Yes, they do, and yes, she is. Lawrence is the only newly minted Movie Star in the last decade—RDJ already had status before levelling up to capital letters—and she’s one of the few young actors who is both widely admired critically and commercially. Jennifer Lawrence is as close to a sure thing as it gets, and now that she’s a little more seasoned, she’s embracing the power of her position and becoming more assertive. Which means that the people who pay her will now have to deal with one of the most powerful women in the industry realizing that she is one of the most powerful women in the industry.

And they’re not super happy about it. There’s a level of obvious discomfort that has nothing to do with gender, it’s purely about executives not wanting to discuss salaries this openly. But thanks to the Sony Hack, and Lawrence pushing the issue, it’s out there and now they have to address it. Rob Moore puts it this way: “Jennifer Lawrence was looking at a very specific piece of information. But a lot of times it is about what people’s quotes have been in the past. She was obviously on the rise with a lot of other people who’d been in different movies before. So there’s a combination of your current market value and what your history had been to that point.”

The problem with discussing the wage gap in Hollywood, specifically, is that there is a real component of relativity at play. The lead will always get more than the supporting actor, and status and star power matters. Considering that she had a smaller role, which means working less days on the movie, Lawrence shouldn’t be measuring her salary against Christian Bale and Bradley Cooper, who were the leads. But Jeremy Renner, who also had a smaller part? Yeah, that’s fair.
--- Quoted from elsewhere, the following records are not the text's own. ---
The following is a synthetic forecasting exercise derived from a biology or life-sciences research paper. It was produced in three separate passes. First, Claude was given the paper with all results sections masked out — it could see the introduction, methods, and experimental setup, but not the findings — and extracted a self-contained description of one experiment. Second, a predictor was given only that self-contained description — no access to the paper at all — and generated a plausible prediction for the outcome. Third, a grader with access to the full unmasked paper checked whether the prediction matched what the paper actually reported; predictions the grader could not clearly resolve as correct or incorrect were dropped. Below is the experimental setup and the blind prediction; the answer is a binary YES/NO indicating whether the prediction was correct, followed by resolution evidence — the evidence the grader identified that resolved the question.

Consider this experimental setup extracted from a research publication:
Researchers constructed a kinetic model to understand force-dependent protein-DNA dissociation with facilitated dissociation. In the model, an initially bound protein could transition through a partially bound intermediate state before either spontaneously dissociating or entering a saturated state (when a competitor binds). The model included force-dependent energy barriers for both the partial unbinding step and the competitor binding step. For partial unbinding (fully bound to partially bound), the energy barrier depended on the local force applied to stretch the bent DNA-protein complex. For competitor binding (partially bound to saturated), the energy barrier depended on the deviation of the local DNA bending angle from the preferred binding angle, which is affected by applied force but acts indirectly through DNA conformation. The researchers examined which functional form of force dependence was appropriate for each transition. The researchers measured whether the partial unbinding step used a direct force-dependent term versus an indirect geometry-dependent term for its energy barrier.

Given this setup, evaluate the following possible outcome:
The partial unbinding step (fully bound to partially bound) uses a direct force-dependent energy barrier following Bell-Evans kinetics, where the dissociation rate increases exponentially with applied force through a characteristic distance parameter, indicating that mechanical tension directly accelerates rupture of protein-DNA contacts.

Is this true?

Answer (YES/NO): YES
And the assertion that Lawrence was on the rise and thus deserved less is a crock of sh*t. Hustle filmed in early 2013, after Lawrence won an Oscar for Silver Linings Playbook (and already had one nomination under her belt), after X-Men: First Class and The Hunger Games were a hit. At the very, very least, she was as established as Renner at the time she was negotiating her contract. The only difference between them is that he was a forty-two year old man and she was a twenty-two year old woman. And he made millions more than her. This math I can do—that’s bullsh*t. The execs know there’s an unfair imbalance in actor wages, and the old rationalizations and excuses aren’t going to hold up anymore. They’re going to have to talk about it with the public and they’re going to deal with it at the negotiating table. All because Jennifer Lawrence wrote an essay.